A hybridisation strategy is set to be taken by at least two of the other winning bidders, including Portuguese renewables operator Finerge, which was awarded three lots at different dams for a total of 38MW of floating solar capacity.
Finerge CEO Pedro Norton told news agency Lusa earlier this month that the company plans to hybridise the floating solar with nearby wind assets that it already operates.
The other two successful bidders in the auction were Spanish utility Endesa, securing 42MW, and French renewables developer Voltalia, which won at least 33MW of capacity, representing the company’s first floating solar project.
Endesa’s slot has been confirmed as hybrid, according to Aurora. And there is nothing stopping Voltalia from hybridising its floating PV asset, says Barillas. “The contract is for the capacity of this auction, but they effectively have access to the grid.

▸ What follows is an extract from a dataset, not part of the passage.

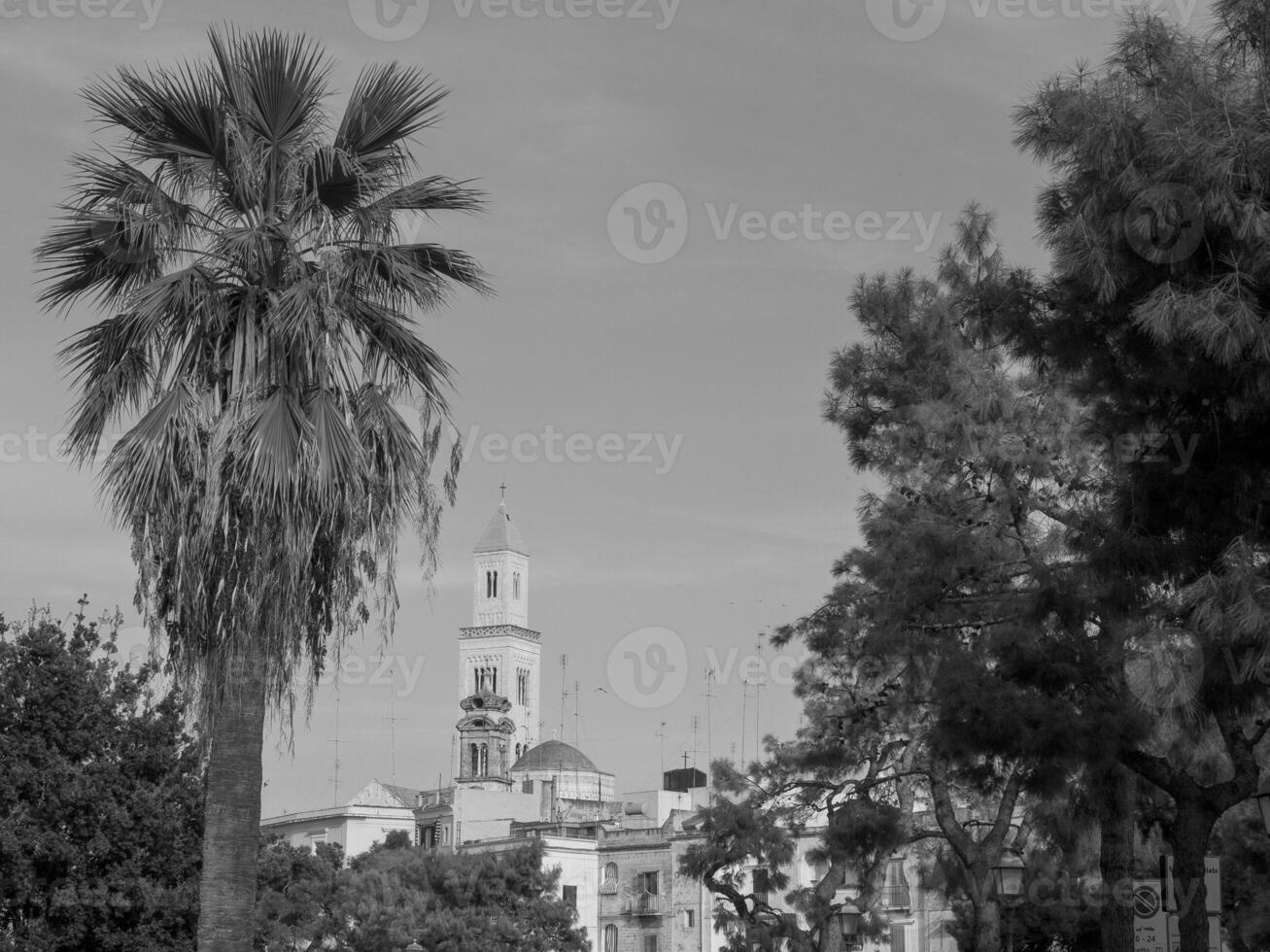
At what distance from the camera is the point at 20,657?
26000 mm

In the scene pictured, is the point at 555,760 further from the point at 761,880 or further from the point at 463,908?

And so if they want to add additional capacity to the grid then they can, and sell it however they want.”
Barillas adds that Portugal’s auction “is a clear example of how hybridisation can actually unlock significant value… It just seems to be the trend and the way the market is going”.
EDP currently has more than 1.3GW of hybrid projects – comprising solar, wind or hydropower – under development in Portugal and Spain, countries that the company says “have taken the lead” in creating a favourable regulatory environment for the development of such hybrid installations.
Recent announcements by Portugal’s government include a new ambition for the country to increase the share of renewables in electricity production to 80% by 2026, four years earlier than previously planned, while it will also waive environmental impact assessments for new solar projects with a capacity of under 50MW to accelerate deployment.
While Portugal looked to assign 263MW of solar in the latest auction, it is expected that the capacity not awarded will be carried over to the next tender.
Gaspar says environmental bodies in the country are currently evaluating how much more floating solar can be included in future auctions, but it is still unclear when they will take place.